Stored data
——

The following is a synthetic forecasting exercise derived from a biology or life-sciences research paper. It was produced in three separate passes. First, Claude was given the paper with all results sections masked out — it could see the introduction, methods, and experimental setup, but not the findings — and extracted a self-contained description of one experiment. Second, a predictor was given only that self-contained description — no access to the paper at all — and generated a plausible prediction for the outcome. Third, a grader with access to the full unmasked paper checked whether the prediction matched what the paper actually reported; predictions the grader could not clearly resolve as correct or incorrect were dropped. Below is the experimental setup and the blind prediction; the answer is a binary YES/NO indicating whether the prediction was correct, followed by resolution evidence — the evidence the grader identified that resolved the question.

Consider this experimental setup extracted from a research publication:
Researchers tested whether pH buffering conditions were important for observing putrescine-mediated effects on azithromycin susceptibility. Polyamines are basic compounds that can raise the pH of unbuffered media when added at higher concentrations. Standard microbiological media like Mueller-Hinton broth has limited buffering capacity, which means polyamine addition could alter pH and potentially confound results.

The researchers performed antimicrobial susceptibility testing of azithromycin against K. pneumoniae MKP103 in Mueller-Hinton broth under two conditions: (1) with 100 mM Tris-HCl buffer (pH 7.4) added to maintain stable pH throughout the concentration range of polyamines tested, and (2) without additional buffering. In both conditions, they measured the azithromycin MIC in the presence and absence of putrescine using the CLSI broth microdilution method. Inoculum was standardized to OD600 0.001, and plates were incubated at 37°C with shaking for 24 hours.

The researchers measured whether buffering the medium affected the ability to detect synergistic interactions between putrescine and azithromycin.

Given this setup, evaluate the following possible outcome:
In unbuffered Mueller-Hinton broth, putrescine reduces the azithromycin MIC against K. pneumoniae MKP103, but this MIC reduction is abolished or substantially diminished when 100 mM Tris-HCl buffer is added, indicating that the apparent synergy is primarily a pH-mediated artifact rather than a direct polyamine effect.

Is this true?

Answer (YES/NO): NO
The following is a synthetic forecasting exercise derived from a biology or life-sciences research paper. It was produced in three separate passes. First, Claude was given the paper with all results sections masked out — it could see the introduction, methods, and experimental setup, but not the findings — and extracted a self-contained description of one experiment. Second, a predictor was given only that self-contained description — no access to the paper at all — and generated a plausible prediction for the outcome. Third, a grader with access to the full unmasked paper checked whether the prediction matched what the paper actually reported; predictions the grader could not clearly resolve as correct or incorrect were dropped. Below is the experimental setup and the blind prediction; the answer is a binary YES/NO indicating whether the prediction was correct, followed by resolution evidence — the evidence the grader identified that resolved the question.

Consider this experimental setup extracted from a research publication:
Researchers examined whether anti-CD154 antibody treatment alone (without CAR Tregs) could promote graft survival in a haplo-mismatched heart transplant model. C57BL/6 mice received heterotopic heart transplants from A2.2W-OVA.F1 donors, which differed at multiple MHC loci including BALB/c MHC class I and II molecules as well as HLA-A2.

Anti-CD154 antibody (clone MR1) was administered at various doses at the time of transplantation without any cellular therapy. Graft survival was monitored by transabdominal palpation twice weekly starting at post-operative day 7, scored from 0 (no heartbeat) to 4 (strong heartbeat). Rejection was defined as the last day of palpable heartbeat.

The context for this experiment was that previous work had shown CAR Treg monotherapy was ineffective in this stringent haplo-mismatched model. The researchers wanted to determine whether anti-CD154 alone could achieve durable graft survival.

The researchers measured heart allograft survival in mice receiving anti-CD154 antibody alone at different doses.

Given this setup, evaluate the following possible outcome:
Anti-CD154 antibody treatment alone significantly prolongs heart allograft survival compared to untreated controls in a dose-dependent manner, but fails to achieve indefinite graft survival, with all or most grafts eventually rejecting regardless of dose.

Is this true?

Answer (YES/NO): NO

——

**EXERCISE GOAL**. Go through the entries above and count the lines with the word "against", then give only that number.

**EXERCISE OUTPUT**. 2